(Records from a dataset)
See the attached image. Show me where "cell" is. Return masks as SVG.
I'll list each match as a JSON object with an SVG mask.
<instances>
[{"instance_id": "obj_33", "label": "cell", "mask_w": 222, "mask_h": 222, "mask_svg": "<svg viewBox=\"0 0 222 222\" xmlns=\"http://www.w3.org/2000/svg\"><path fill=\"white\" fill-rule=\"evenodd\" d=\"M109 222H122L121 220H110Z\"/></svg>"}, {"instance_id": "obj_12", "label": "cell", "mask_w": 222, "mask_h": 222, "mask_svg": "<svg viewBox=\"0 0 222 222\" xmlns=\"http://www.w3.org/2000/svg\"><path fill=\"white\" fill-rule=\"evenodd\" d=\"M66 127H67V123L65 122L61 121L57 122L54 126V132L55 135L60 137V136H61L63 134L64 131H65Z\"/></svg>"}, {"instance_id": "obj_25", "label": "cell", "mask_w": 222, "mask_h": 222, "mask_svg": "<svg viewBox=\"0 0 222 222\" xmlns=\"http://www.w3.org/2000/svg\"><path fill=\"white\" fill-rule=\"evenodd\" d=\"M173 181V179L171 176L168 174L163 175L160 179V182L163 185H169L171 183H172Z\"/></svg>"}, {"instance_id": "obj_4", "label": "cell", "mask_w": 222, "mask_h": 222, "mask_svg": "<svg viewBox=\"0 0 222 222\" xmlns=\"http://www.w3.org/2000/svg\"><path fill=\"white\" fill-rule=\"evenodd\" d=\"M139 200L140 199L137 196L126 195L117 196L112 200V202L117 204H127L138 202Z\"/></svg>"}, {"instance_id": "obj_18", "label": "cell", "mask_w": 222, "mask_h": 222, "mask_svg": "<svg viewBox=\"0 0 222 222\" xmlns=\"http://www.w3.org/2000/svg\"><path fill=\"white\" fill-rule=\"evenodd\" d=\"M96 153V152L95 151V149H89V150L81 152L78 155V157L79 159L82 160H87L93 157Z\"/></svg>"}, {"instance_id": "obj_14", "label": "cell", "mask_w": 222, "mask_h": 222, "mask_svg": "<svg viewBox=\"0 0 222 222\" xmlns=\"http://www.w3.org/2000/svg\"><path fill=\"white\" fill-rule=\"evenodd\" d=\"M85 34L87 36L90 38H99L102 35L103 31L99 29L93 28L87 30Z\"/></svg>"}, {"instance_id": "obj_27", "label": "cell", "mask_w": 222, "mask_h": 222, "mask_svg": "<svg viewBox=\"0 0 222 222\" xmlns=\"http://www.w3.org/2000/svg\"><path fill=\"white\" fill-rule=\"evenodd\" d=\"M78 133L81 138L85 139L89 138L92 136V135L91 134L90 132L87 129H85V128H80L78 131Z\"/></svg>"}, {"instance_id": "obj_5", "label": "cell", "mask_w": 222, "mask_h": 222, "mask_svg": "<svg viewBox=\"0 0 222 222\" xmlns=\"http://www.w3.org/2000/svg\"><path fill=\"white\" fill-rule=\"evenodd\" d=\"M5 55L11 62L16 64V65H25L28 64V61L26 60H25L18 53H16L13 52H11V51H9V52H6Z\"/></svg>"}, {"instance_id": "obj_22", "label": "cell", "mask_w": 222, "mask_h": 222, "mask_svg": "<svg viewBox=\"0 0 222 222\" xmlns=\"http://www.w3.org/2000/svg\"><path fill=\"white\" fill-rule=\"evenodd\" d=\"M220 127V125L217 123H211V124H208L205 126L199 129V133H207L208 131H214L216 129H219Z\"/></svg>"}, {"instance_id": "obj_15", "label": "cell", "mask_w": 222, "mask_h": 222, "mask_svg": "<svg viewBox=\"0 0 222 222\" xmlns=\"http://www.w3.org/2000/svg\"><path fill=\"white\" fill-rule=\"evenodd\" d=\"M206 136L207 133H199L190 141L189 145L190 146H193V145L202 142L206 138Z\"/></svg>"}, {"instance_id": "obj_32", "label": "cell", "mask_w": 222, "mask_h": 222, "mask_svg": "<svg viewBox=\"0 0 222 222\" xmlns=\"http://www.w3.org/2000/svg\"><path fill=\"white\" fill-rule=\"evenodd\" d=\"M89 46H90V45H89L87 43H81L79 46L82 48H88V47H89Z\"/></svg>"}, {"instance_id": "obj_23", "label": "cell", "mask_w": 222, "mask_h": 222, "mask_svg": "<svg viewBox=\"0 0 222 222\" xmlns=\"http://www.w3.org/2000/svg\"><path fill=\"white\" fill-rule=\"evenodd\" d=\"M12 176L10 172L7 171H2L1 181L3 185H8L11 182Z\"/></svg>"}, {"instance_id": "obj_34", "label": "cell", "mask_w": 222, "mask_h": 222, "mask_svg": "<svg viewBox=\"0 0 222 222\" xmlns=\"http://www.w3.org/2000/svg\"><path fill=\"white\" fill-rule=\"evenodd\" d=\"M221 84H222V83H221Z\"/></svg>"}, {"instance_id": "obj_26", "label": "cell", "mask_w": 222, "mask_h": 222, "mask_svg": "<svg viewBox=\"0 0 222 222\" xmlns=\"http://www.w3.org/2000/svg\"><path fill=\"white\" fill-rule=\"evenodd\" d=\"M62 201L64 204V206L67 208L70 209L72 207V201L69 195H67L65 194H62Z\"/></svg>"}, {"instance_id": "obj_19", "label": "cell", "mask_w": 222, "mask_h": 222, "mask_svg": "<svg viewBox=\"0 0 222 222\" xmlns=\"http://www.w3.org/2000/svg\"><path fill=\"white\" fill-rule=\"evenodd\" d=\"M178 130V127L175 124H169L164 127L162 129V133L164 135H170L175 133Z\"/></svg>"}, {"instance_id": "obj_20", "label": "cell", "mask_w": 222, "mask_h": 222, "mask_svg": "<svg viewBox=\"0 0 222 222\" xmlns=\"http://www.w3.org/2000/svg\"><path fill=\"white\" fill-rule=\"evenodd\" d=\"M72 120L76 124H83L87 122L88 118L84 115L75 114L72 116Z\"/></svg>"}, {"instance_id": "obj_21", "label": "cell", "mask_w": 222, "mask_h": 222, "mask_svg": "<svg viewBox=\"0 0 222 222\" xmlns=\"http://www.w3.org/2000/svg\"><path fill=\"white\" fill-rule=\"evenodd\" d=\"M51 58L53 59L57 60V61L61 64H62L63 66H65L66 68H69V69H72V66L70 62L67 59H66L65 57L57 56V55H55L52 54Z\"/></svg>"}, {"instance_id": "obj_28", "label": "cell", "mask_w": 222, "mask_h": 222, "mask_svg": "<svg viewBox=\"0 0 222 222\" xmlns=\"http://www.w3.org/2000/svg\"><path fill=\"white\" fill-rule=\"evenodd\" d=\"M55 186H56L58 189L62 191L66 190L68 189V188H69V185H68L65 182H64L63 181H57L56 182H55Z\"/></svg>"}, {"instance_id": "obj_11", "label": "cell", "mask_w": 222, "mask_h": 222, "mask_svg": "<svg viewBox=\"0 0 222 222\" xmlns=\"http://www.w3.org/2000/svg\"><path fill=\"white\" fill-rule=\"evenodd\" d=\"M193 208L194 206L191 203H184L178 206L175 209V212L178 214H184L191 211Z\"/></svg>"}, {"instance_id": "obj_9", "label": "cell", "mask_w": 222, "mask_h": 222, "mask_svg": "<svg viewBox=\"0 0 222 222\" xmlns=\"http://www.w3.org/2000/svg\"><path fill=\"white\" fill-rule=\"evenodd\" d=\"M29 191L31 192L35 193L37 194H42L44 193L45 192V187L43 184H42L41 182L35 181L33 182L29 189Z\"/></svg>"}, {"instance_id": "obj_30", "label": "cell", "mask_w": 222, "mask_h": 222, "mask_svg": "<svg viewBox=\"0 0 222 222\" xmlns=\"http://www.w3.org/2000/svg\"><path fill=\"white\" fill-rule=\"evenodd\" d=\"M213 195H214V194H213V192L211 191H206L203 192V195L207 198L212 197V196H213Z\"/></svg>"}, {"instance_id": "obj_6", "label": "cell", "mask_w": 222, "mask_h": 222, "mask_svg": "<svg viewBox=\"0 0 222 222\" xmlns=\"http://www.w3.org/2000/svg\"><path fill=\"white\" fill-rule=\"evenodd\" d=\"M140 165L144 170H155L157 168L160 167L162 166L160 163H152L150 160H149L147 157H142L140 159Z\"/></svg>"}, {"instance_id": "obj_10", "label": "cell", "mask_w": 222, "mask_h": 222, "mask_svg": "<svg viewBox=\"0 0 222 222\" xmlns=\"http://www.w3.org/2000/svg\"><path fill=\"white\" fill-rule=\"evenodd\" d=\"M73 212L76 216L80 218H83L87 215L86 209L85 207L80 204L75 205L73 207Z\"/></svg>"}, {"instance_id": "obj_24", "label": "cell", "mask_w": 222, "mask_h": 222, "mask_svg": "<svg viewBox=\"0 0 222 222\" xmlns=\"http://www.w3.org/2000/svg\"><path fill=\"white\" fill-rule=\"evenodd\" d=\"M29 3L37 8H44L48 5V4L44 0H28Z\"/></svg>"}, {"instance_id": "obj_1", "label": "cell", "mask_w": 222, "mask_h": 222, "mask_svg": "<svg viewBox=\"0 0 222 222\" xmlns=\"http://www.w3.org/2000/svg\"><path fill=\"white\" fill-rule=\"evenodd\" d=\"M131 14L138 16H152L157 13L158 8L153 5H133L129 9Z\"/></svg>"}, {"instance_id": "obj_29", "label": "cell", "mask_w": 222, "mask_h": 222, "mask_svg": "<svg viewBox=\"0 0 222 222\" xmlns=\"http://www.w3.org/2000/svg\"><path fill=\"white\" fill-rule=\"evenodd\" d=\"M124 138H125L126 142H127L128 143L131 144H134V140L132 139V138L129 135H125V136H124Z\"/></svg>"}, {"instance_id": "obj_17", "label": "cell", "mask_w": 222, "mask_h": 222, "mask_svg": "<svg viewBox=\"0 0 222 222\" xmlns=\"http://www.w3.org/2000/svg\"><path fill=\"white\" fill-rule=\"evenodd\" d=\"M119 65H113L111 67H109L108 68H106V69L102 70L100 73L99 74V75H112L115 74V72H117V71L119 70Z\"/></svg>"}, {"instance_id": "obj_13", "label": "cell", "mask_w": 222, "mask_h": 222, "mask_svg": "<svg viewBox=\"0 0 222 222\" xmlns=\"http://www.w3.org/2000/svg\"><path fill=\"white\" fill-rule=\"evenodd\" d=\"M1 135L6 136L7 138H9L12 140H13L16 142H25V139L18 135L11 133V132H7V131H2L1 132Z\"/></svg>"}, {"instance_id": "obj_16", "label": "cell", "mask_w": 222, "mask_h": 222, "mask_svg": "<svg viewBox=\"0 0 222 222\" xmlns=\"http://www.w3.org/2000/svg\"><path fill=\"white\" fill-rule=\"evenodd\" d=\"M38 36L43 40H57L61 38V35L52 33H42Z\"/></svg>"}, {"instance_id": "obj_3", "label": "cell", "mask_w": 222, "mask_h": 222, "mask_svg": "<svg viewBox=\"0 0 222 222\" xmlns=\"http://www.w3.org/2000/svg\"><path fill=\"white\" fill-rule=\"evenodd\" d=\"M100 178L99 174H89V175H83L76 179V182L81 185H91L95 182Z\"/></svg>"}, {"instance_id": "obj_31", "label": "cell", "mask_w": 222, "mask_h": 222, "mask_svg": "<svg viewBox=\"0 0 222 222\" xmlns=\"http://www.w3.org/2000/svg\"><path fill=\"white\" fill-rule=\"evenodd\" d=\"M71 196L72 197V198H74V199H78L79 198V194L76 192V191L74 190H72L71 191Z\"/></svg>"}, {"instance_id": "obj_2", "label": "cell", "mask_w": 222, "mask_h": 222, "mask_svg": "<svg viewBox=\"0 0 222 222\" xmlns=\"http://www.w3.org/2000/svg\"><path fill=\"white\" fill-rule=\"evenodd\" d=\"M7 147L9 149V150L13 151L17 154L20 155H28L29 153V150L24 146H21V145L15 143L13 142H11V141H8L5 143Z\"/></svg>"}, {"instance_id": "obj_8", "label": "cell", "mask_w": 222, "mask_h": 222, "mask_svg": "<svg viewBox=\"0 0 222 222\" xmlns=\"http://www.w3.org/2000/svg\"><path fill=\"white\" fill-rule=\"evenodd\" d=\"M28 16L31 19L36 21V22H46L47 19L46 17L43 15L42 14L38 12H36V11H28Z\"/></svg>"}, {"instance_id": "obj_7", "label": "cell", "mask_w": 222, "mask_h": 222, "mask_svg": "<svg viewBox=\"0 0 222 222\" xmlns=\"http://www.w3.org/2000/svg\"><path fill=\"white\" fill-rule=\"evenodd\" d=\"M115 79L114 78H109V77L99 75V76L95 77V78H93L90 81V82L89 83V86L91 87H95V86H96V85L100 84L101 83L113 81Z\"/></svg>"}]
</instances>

### What is needed:
Retype the entries from their first line through the line with "<instances>", including both of those lines.

### Expected output:
See the attached image. Show me where "cell" is. Return masks as SVG.
I'll list each match as a JSON object with an SVG mask.
<instances>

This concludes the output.